La maladie de Tanger est une maladie génétique inhabituelle impliquant le gène qui code pour le transport réussi des lipoprotéines de haute densité (HDL) hors des tissus corporels et dans la circulation sanguine. Les patients atteints de ce trouble ont de très faibles niveaux de HDL dans leur circulation sanguine et présentent des accumulations de cholestérol dans leurs organes et autres tissus. Cela peut entraîner des problèmes de santé plus tard dans la vie. Il ne peut pas être guéri, mais les gens peuvent prendre certaines mesures pour le gérer.
Cette condition a été identifiée dans les années 1960 sur une île au large de l’État américain de Virginie. Dans les années 1990, un gène responsable de la maladie de Tanger a été identifié, démontrant qu’il s’agissait d’une erreur de transport du cholestérol. Les patients sont généralement diagnostiqués avec cette maladie à la fin de l’enfance ou au début de l’âge adulte. Un test sanguin montrera de faibles niveaux de HDL et des niveaux élevés de graisses, car les HDL transportent normalement les graisses hors de la circulation sanguine. De plus, le patient peut avoir des organes hypertrophiés présentant des dépôts graisseux.
Les patients atteints de la maladie de Tanger souffrent généralement de neuropathie, un trouble de la fonction nerveuse, résultant du déséquilibre du cholestérol dans le corps. Cela peut entraîner des engourdissements, des picotements et d’autres problèmes associés à un dysfonctionnement des nerfs. Au fil du temps, l’élargissement des organes peut entraîner d’autres problèmes de santé comme une dégradation de la fonction hépatique.

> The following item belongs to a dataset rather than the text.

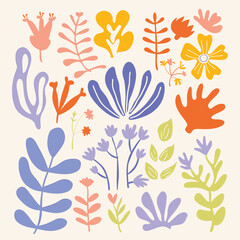 Groovy abstract flower art set. Organic doodle shapes in trendy naive retro . Floral botanical vector illustration .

Les niveaux élevés de graisse dans le sang peuvent devenir des contributeurs aux maladies cardiovasculaires, exposant les patients à des risques de crise cardiaque et d’accident vasculaire cérébral.
Ce déficit en lipoprotéines est récessif. Les gens doivent hériter des deux copies du gène impliqué afin de développer la maladie de Tanger. Dans d’autres cas, les personnes seront porteuses avec le potentiel de transmettre le gène à leurs enfants. Les personnes ayant des antécédents familiaux de la maladie de Tanger peuvent demander un test pour voir si elles ont le gène et peuvent en tenir compte lorsqu’elles se préparent à avoir des enfants, surtout si leurs partenaires ont également le gène ou la maladie elle-même.
Les chercheurs intéressés par les maladies génétiques envisagent l’application d’un certain nombre de techniques à leur traitement. À court terme, les mesures conçues pour traiter les symptômes constituent la principale approche de gestion, mais à l’avenir, des options telles que la thérapie génique pourraient être possibles. En thérapie génique, les gènes défectueux pourraient être annulés ou désactivés avec une thérapie administrée après la naissance ; dans ce cas, un gène pour transporter correctement les HDL pourrait être inséré afin que les patients commencent à l’exprimer, transportant les dépôts de HDL hors des tissus corporels et dans la circulation sanguine.